Dunque, per la direttora, il modello di Marchionne è destinato solo a far soffrire fino alle lacrime gli operai. Ancor più esaustivo l’occhiello: “Gli operai di Mirafiori sotto un ricatto che va oltre la loro fabbrica. Lacrime, rabbia e rassegnazione”.
Non così drammatico era parso il giudizio dato dal segretario del Pd, Bersani. L’invito alla Fiom a rispettare l’esito del referendum, quindi ovviamente ad accettare il probabile sì all’accordo, sembrava significare una posizione quanto meno morbida, anche se al solito parecchio ambigua, del Partito e del suo leader sulla questione. Le scintille tra la Cgil della Camusso e la Fiom di Landini dimostrano che anche nel sindacato a sinistra c’è tensione e grande confusione.
Il sindaco di Firenze, il rottamatore Renzi, è esplicito: “Io sono dalla parte di Marchionne”. D’Alema non si sa da che parte sia. Dice di non volere dare consigli (e chi glieli ha chiesti?) ma ribadisce che rispetta gli operai. A proposito di governo Bersani insiste: “Il governo è nelle nebbie”. Il leader del Pd spieghi perché l’esecutivo dovrebbe intervenire, visto che la Fiat è azienda privata e da tempo non usufruisce di soldi pubblici.
Nessuno a sinistra che abbia il coraggio di sottolineare che in tempo di crisi internazionale Marchionne vuole investire quando le aziende chiudono, vuole mettere tanti quattrini per agganciare Mirafiori alla locomotiva statunitense, là dove l’accordo coi sindacati è stato siglato in poche ore e senza drammi, scioperi, lacrime e sangue.
Rinaldo Gianola su l’Unità scrive che oggi Mirafiori non è più la cattedrale dei metalmeccanici, ma è solo “la tappa di una processione dolorosa della sopravvivenza operaia”. E’ vero, certo. Ma questa è la realtà e di questa svolta epocale bisogna prendere atto, non rincorrere un passato che non c’è più, senza dare giudizi se sia un bene o un male ma guardando in faccia a questa realtà. Ed è proprio questa presa di coscienza storica che manca quasi del tutto a sinistra, dove ancora troppi vecchi leader provenienti dalla storia comunista sono ancorati a idee e metodi di un passato remoto che in quasi tutto il mondo occidentale è stato superato e sepolto. Secondo il ministro del Lavoro Maurizio Sacconi, con l’accordo di Mirafiori i lavoratori ci guadagnano: “l'accordo sullo stabilimento di Mirafiori della Fiat sul quale i lavoratori delle carrozzerie si preparano a votare a partire da domani sera e' positivo per i lavoratori che ''non perdono nulla, ma anzi ci guadagnano”, lo sostiene , intervistato da Maurizio Belpietro a Mattino5. Sacconi definisce “ridicola” la critica della Cgil al Governo secondo la quale l'Esecutivo tiferebbe per la perdita dei diritti dei lavoratori.

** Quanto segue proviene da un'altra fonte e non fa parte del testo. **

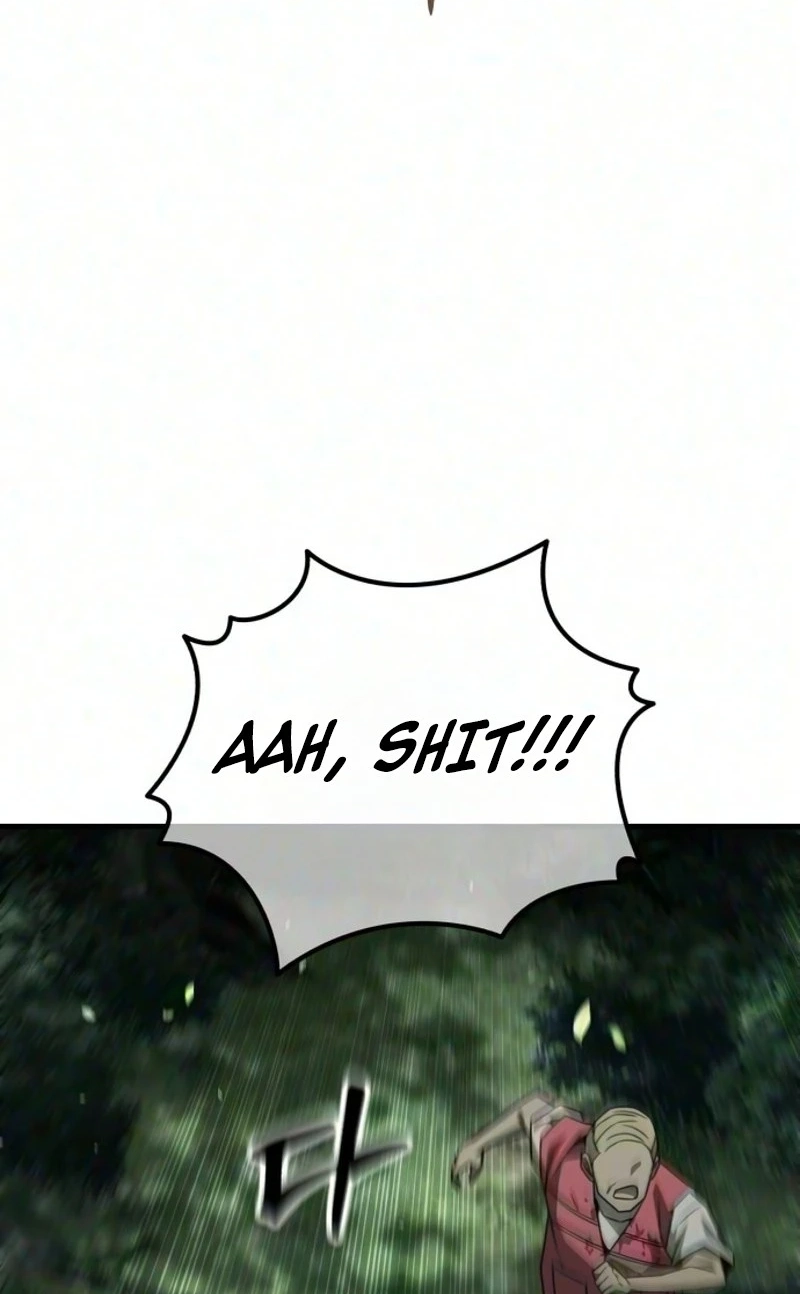 Read Green Skin chapter 18 image 156 on Lezhin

“È ridicola questa impostazione - ha detto rispondendo a una domanda del giornalista - mentre è ben comprensibile che il Governo e la sua maggioranza siano d'accordo su un investimento senza il quale l'auto perde una dimensione strategica per il Paese”.
Sacconi ha sottolineato anche come il dibattito di questi giorni abbia evidenziato come il consenso all'accordo sia allargato a larghi settori dell'opposizione. “I lavoratori non perdono nulla - ha detto ancora - anzi guadagnano non solo la sicurezza relativa al posto di lavoro ma anche un miglioramento delle condizioni salariali. A parità di ore di lavoro cresce il salario e scatta la disposizione del Governo per cui la parte del salario legata alla produttività viene tassata al 10%”.